[Extract to read Boundary: Start]

For example, if you pay $80,000 per month in rent for your 100,000-square-foot industrial building, and the operating expenses are $20,000 per month, do you not think it is essential to be crystal clear on whether or not you are obligated to pay this $20,000 per month bill for the three months of free rent your broker negotiated? Most tenants do not negotiate these often enough to know better, nor will junior brokers. Savvy senior brokers, on the other hand, will be all over this. Make sure to include language that states abatement of all base rent and operating expenses during any free-rent period. I make sure my clients are never surprised that the $60,000 credit they thought was coming to them was a misunderstanding.
TENANT IMPROVEMENTS
Tenant improvements (TIs) are modifications to the property that need to be done to make the property accommodate your business needs. This lease section defines who will design, perform, and pay for said modifications. Tenant improvements are costly and time-consuming, and as such, they can have such a disproportionate effect on the success of your negotiations.Therefore, we will devote an entire chapter to the topic, Chapter 9, so you can reference in depth as needed.
BUILDING CONDITION
Many leases will have a section called Condition, which states the building will be delivered to the tenant with all building operating systems in proper working order. In practice, I have found it is helpful to call out all specific building systems that are deficient. You do not want to tell the landlord their building is in terrible shape, because it shames them and does not provide them an opportunity to save face. You likely would not negotiate on it in the first place if it were in bad shape, so it is best to handle the issue delicately. Remember to do the following:
- Mention the building’s condition, honestly and early in the process, so the landlord knows they must fix these neglected maintenance items.
- Make sure the landlord does not confuse the repair of deficient building systems with your tenant build-out needs.
Sometimes landlords mention their property renovation plans and then try to use their renovation cash contribution against you when negotiating tenant improvement allowances. For example, some smaller private landlords will say, “We are already spending $200,000 to renovate the property, and as a result, we should not have to give you as much tenant improvement allowance.” It is helpful to differentiate deferred maintenance from tenant improvements, because the former is for the landlord’s benefit and part of regular capital reinvestment. The latter is in the tenant’s interest and specific to your use.
PARKING
Parking is a big deal in office leasing because you pay for each reserved and unreserved parking stall, and in parking structures, you pay for visitor validations. When leasing a warehouse, you do not need to deal with paid parking, as warehouses do not have parking structures. However, you still need to make sure you are clear on the amount of parking you can use when you are in a business park environment with other tenants.
Ask the landlord:
- Are the parking spaces exclusive?
- Can there be reserved parking?
- Can work trucks be parked overnight?
- Can tractor-trailers be stored in the yard?
- Can the yard be fenced?
- Is street parking allowed?
Some people see there is street parking available and then plan on using that for extra employee parking, but then later learn that the city will not count that toward their allotment. Or parking is not allowed, or their neighbor utilizes all of those spaces.

[Extract to read Boundary: End]
[Dataset extract Boundary: Start]

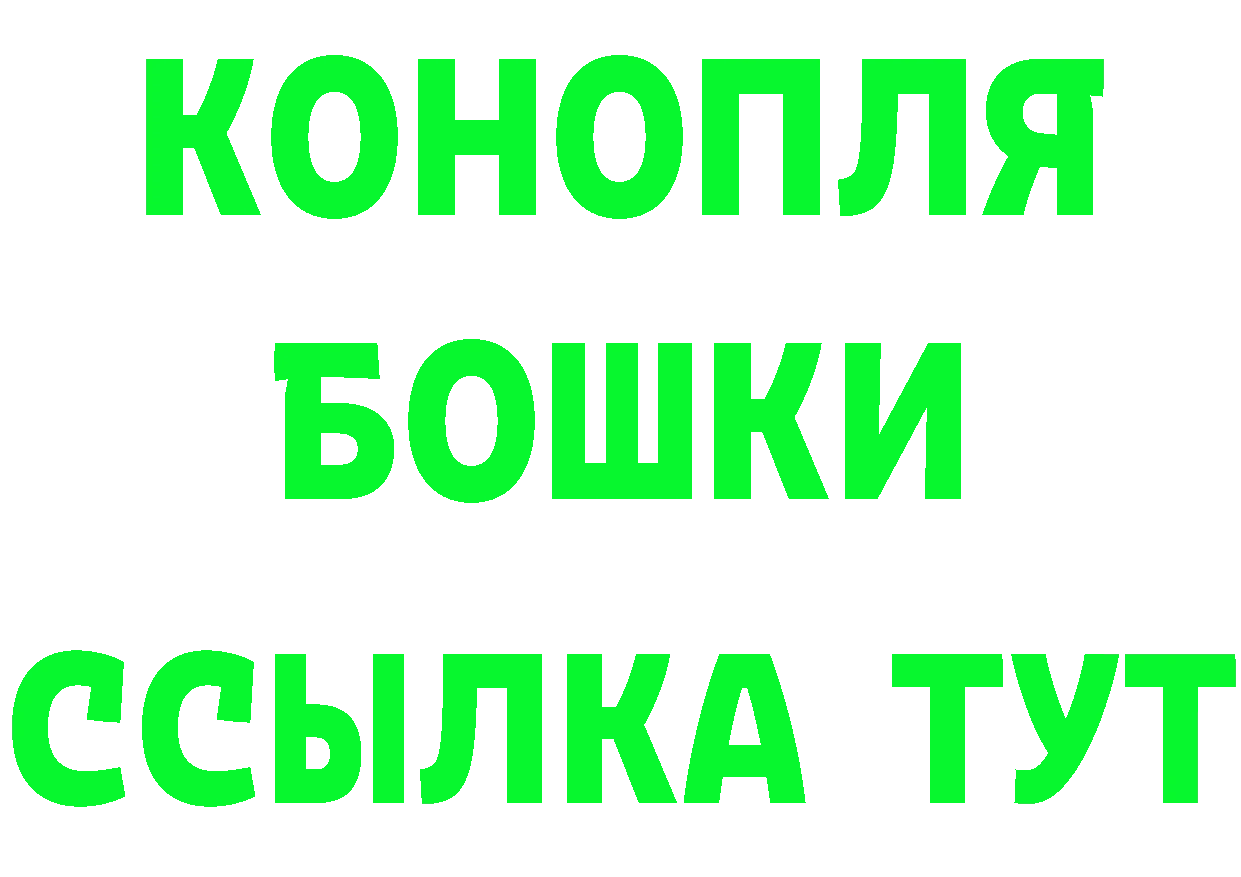 КОНОПЛЯ
БОШКИ
ССЫЛКА ТУТ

[Dataset extract Boundary: End]

• _Required work_
**A.** In the extract on commercial leases, translate this sentence into Spanish: "Make sure to include language that states abatement of all base rent and operating expenses during any free-rent period."
**B.** Answer these from the extract on commercial leases:
(i) In the rent example, how much are the monthly operating expenses?
(ii) Which chapter covers tenant improvements in depth?
(iii) How much do some smaller private landlords say they are already spending to renovate the property?

• _Answer section_
**A.** Asegúrese de incluir una redacción que establezca la exención de toda la renta base y de todos los gastos operativos durante cualquier período de renta gratuita.

**B.**
(i) $20,000 per month
(ii) Chapter 9
(iii) $200,000